While quite a few police officers have written mystery fiction, real-life private eyes turned authors are somewhat rarer. The most famous, of course, was Dashiell Hammett, who drew on his experiences as a Pinkerton operative for many of his 1920s pulp stories and later novels. Allan Pinkerton’s own 19th-century books were ghost-written and ostensibly nonfiction. Some contemporary fiction-writing P.I.s include Jerry Kennealy, Parnell Hall, and the first two writers considered in our round-up of historical mysteries.
**** Joe Gores: Spade & Archer, Knopf, $24. It was inevitable someone would do a prequel to Hammett’s The Maltese Falcon, so be glad it’s Gores, the best possible candidate for the job. He is a master of Hammett’s purely objective narrative style, and even if you don’t automatically picture Humphrey Bogart as San Francisco private eye Sam Spade, you will by the top of page 8. The episodic novel describes connected cases from 1921, 1925, and 1928, provides the back story for Spade’s relationship with his short-lived partner, not to mention his partner’s wife, and ends with Brigid o’shaughnessy in the outer office and Sam telling Effie Perine, “Shoo her in.” A masterful job of plotting, writing, and extrapolation.
*** Dick Stodghill: The Case Files of Crimestopper Jack Eddy, volume 2, JLT-Charatan, $15.95. Jack Eddy, who runs the Akron office of a large detective agency much like Pinkerton’s, is enough of a publicity hound to use newspaper crime reporter Bram Geary as a sometimes reluctant Watson. Sports historian and World War II combat memoirist Stodghill has done both their jobs in his time, and brings a wealth of bittersweet Depression-era detail to these eight stories, all from AHMM between 1994 and 2008. His special technique is to take a dramatic situation (using colorful titles like “Nightmare on North Hill,” “The Phantom of Johnnycake Lock,” and “Panic on Portage Path”) and undercut it with a dose of mundane reality. Cultural references from 1937 and ’38 (how many remember Kenny Baker, the Hupmobile, Lifebuoy, Don Budge, and Ernie Pyle?) are liberally provided by one who was there.
**** Margaret Lawrence: Roanoke, Delacorte, $24. The Edgar-nominated author whose Hannah Trevor series established her as one of the best American historical practitioners here turns to espionage and adventure in Elizabethan England and colonial America of the late 1500s. Gabriel North, who foiled one of several assassination attempts on the queen by supporters of her sister Mary, Queen of Scots, travels to the New World, where he falls in love with a Native American queen and becomes a puzzle piece in an enduring mystery: What happened to the vanished English settlers on Roanoke Island? Lawrence provides a possible solution plus a valuable author’s note separating fact from fiction.

···

__Instruction 1__: According to the mystery book reviews, from which years are the connected cases in Spade & Archer?

···

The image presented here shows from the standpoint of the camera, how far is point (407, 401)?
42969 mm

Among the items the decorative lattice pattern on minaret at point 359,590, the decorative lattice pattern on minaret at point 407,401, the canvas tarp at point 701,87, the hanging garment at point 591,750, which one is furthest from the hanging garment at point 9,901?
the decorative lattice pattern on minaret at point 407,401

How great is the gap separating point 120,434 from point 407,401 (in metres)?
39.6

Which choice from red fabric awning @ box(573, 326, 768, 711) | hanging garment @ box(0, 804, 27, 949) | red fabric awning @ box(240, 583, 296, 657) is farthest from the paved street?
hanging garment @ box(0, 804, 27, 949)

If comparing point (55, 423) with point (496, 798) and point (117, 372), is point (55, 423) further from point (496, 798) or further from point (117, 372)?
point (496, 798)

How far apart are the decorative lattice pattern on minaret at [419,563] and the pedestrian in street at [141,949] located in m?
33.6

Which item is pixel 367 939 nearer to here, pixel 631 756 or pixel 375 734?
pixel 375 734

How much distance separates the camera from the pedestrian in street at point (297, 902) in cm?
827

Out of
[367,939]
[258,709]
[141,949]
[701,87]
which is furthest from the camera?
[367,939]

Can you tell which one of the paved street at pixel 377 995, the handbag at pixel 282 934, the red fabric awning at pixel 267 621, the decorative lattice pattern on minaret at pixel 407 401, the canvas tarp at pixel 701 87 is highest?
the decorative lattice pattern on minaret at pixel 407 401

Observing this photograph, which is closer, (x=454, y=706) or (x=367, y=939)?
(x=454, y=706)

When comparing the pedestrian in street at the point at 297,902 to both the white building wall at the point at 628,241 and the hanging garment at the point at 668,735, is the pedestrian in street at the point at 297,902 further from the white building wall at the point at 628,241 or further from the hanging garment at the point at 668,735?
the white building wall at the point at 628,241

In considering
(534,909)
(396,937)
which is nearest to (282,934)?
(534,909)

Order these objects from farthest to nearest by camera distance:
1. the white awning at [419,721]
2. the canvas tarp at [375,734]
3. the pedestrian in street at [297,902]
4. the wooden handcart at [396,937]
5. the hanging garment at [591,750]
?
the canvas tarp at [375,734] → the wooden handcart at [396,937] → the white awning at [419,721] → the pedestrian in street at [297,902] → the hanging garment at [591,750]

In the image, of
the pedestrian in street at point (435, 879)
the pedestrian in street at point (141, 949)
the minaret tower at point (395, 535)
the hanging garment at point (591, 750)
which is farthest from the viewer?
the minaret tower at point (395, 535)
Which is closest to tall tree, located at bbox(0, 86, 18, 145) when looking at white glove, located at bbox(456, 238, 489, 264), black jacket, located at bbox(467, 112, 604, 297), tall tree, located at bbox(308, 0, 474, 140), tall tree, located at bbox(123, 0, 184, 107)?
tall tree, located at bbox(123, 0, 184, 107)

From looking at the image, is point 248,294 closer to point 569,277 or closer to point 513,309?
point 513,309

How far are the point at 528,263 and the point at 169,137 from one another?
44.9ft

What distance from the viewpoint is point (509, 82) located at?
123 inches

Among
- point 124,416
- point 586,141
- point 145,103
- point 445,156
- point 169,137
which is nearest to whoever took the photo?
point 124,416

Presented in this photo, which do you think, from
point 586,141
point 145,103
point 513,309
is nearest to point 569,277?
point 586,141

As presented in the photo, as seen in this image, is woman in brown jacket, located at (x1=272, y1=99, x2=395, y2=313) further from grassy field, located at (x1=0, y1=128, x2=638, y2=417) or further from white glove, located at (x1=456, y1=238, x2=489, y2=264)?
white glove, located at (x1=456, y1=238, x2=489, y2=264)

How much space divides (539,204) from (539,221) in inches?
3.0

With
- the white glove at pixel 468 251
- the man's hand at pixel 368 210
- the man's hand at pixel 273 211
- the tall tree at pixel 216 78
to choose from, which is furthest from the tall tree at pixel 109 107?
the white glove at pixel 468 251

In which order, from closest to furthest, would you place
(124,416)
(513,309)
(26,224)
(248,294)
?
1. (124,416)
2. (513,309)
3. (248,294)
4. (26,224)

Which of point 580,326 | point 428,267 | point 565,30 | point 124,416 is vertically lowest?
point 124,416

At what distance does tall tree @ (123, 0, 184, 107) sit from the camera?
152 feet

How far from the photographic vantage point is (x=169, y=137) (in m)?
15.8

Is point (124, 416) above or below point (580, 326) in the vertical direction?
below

···

__Instruction 2__: How many lines of the records contain the word "awning"? Reply with the number alone.

__Complete answer 1__: 1921, 1925, and 1928

__Complete answer 2__: 4